=== Exercise aim ===
Repeat the records below verbatim.

=== Data in this exercise ===
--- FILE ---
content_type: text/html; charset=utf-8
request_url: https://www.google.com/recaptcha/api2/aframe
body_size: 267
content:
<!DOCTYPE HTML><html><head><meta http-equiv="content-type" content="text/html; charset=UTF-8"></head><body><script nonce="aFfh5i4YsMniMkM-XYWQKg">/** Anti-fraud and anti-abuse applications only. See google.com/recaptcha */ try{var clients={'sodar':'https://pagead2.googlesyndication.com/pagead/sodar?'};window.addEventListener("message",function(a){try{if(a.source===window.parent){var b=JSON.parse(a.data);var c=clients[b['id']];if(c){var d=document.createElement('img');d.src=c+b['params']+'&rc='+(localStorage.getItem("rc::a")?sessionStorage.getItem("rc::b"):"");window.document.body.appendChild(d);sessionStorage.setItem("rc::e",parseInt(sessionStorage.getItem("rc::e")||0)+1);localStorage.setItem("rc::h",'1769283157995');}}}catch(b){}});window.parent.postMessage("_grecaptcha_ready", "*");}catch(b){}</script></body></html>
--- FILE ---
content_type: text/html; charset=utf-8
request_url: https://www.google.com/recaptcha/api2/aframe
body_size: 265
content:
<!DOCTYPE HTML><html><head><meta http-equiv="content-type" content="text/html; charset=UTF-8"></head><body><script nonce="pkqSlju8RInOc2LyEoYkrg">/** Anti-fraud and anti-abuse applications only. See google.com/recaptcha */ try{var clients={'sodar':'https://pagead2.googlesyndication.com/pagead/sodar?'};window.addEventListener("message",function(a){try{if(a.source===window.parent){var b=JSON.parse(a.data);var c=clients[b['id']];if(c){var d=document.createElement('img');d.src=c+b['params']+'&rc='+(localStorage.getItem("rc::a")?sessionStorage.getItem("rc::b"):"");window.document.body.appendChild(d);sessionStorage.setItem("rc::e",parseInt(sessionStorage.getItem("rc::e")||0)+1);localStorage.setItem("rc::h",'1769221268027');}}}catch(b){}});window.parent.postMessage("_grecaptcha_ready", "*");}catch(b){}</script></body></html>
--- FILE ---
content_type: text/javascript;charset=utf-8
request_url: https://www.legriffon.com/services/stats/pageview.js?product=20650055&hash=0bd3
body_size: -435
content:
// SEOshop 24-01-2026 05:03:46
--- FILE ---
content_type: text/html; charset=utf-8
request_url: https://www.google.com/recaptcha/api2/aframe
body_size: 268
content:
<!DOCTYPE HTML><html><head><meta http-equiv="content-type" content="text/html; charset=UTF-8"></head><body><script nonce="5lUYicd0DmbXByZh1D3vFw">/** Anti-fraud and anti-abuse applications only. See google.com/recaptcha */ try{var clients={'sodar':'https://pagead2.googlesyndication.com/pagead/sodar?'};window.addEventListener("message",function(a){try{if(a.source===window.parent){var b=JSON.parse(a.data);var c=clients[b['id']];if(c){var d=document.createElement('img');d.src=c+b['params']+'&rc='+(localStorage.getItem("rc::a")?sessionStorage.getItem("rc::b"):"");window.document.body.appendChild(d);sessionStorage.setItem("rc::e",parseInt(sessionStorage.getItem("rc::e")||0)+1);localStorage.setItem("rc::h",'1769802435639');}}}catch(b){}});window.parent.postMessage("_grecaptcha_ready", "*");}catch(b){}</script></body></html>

=== Exercise output ===
--- FILE ---
content_type: text/html; charset=utf-8
request_url: https://www.google.com/recaptcha/api2/aframe
body_size: 267
content:
<!DOCTYPE HTML><html><head><meta http-equiv="content-type" content="text/html; charset=UTF-8"></head><body><script nonce="aFfh5i4YsMniMkM-XYWQKg">/** Anti-fraud and anti-abuse applications only. See google.com/recaptcha */ try{var clients={'sodar':'https://pagead2.googlesyndication.com/pagead/sodar?'};window.addEventListener("message",function(a){try{if(a.source===window.parent){var b=JSON.parse(a.data);var c=clients[b['id']];if(c){var d=document.createElement('img');d.src=c+b['params']+'&rc='+(localStorage.getItem("rc::a")?sessionStorage.getItem("rc::b"):"");window.document.body.appendChild(d);sessionStorage.setItem("rc::e",parseInt(sessionStorage.getItem("rc::e")||0)+1);localStorage.setItem("rc::h",'1769283157995');}}}catch(b){}});window.parent.postMessage("_grecaptcha_ready", "*");}catch(b){}</script></body></html>
--- FILE ---
content_type: text/html; charset=utf-8
request_url: https://www.google.com/recaptcha/api2/aframe
body_size: 265
content:
<!DOCTYPE HTML><html><head><meta http-equiv="content-type" content="text/html; charset=UTF-8"></head><body><script nonce="pkqSlju8RInOc2LyEoYkrg">/** Anti-fraud and anti-abuse applications only. See google.com/recaptcha */ try{var clients={'sodar':'https://pagead2.googlesyndication.com/pagead/sodar?'};window.addEventListener("message",function(a){try{if(a.source===window.parent){var b=JSON.parse(a.data);var c=clients[b['id']];if(c){var d=document.createElement('img');d.src=c+b['params']+'&rc='+(localStorage.getItem("rc::a")?sessionStorage.getItem("rc::b"):"");window.document.body.appendChild(d);sessionStorage.setItem("rc::e",parseInt(sessionStorage.getItem("rc::e")||0)+1);localStorage.setItem("rc::h",'1769221268027');}}}catch(b){}});window.parent.postMessage("_grecaptcha_ready", "*");}catch(b){}</script></body></html>
--- FILE ---
content_type: text/javascript;charset=utf-8
request_url: https://www.legriffon.com/services/stats/pageview.js?product=20650055&hash=0bd3
body_size: -435
content:
// SEOshop 24-01-2026 05:03:46
--- FILE ---
content_type: text/html; charset=utf-8
request_url: https://www.google.com/recaptcha/api2/aframe
body_size: 268
content:
<!DOCTYPE HTML><html><head><meta http-equiv="content-type" content="text/html; charset=UTF-8"></head><body><script nonce="5lUYicd0DmbXByZh1D3vFw">/** Anti-fraud and anti-abuse applications only. See google.com/recaptcha */ try{var clients={'sodar':'https://pagead2.googlesyndication.com/pagead/sodar?'};window.addEventListener("message",function(a){try{if(a.source===window.parent){var b=JSON.parse(a.data);var c=clients[b['id']];if(c){var d=document.createElement('img');d.src=c+b['params']+'&rc='+(localStorage.getItem("rc::a")?sessionStorage.getItem("rc::b"):"");window.document.body.appendChild(d);sessionStorage.setItem("rc::e",parseInt(sessionStorage.getItem("rc::e")||0)+1);localStorage.setItem("rc::h",'1769802435639');}}}catch(b){}});window.parent.postMessage("_grecaptcha_ready", "*");}catch(b){}</script></body></html>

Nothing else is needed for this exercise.